Alerjik nezleden korunmak için:
--Polenlere karşı korunma:
Hangi polenlere alerjik olduğu tespit edilip, polenlerine alerjik olduğunuz bitkilerden uzak durun. Polenlerin yoğun olduğu durumlarda dışarı çıkmayın veya maske kullanın. Ev kapı ve pencerelerini kapalı tutun.Ev ve arabada polen filtreli klima, hava temizleyicisi kullanın. Çamaşır yıkadığınızda dışarıda kurutmayın. Polen zamanı açık havada, yeşil alanlarda dolaşmayın. Dışarıda güneş gözlüğü kullanın eve gelince su ile yıkayın. Şapka takın. Akşam yatmadan önce saçınızı yıkayıp yapışmış polenlerden arındırın. Günlük kıyafetlerinizi eve gelir gelmez yatak odası dışında değiştirin.

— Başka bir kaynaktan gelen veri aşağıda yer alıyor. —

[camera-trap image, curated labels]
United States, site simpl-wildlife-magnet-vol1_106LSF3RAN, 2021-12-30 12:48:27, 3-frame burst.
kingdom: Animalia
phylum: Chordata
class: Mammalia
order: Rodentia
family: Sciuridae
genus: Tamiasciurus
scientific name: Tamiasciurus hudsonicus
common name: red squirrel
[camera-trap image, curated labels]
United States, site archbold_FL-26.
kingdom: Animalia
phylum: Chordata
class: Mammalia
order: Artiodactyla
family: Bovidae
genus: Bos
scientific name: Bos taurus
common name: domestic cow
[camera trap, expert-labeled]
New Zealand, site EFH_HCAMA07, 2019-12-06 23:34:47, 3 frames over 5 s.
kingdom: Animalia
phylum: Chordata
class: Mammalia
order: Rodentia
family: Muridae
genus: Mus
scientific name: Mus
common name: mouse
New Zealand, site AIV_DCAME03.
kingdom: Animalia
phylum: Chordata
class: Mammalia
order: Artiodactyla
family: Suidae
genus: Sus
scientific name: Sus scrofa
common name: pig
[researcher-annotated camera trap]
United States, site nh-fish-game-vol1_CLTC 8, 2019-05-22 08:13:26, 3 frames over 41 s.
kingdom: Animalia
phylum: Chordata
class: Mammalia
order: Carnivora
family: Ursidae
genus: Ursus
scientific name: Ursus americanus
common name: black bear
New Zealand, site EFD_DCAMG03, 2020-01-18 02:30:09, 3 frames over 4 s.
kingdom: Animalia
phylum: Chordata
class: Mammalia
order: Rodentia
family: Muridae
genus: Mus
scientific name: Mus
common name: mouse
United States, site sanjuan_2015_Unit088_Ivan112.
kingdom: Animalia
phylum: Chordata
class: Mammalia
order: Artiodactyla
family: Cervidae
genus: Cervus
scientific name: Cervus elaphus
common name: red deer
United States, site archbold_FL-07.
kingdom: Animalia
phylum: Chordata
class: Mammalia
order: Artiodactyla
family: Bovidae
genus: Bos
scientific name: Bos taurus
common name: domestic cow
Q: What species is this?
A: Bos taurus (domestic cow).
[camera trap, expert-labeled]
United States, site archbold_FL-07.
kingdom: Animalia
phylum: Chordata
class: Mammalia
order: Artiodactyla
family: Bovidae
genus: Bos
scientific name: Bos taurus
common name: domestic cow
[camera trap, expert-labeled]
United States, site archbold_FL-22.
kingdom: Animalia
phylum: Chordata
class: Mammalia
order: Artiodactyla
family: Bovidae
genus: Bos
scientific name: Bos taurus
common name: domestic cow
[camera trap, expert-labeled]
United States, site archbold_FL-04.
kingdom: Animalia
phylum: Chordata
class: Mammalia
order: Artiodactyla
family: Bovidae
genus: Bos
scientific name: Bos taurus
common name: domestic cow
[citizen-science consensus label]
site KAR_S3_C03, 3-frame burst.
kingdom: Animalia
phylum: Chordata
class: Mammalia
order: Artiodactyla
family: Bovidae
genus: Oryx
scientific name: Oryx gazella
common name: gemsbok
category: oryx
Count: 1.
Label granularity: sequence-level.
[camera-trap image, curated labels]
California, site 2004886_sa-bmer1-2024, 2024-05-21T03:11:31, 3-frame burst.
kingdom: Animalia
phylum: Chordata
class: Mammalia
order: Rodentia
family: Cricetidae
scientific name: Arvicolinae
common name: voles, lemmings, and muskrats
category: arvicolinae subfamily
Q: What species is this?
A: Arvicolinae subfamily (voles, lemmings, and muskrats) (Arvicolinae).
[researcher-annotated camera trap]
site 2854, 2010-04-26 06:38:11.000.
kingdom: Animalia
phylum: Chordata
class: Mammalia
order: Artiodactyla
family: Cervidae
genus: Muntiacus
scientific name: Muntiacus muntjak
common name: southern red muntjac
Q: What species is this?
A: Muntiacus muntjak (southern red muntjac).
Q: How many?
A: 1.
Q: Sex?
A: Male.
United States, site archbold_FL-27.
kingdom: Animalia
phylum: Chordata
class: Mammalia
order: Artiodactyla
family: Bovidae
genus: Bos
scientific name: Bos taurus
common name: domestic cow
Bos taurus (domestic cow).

--Ev tozu akarlarına karşı alınması gerekli önlemler:
Nemli ve sıcak ortamlar akarların üremesi için uygundur. Evinizi sık sık havalandırın. Evde klima varsa nemli havalarda nem giderici konumda sık sık çalıştırın. Evde halı veya halıfleks kullanmayın. Yatak odasında toz tutan eşyalar halı, koltuk, kitap, tüylü oyuncaklar bulundurmayın. Çarşaf nevresim takımlarını ve yastıkları haftada bir 60 derecede en az 30 dakika yıkayın. Battaniye kullanmayın. Yatak ve çarşaflarda alerji kontrol kılıfları kullanın. Halı ve koltukları her hafta elektrikli süpürge ile temizleyin. Yünlü giysiler giymekten kaçının. Evcil hayvanları yatak ve oturma odasına almayın. Çiçekler ve ev bitkilerinden kaçının. Kumaştan yapılan oyuncakları ayda bir poşete koyup dondurucuda iki gün bekletin.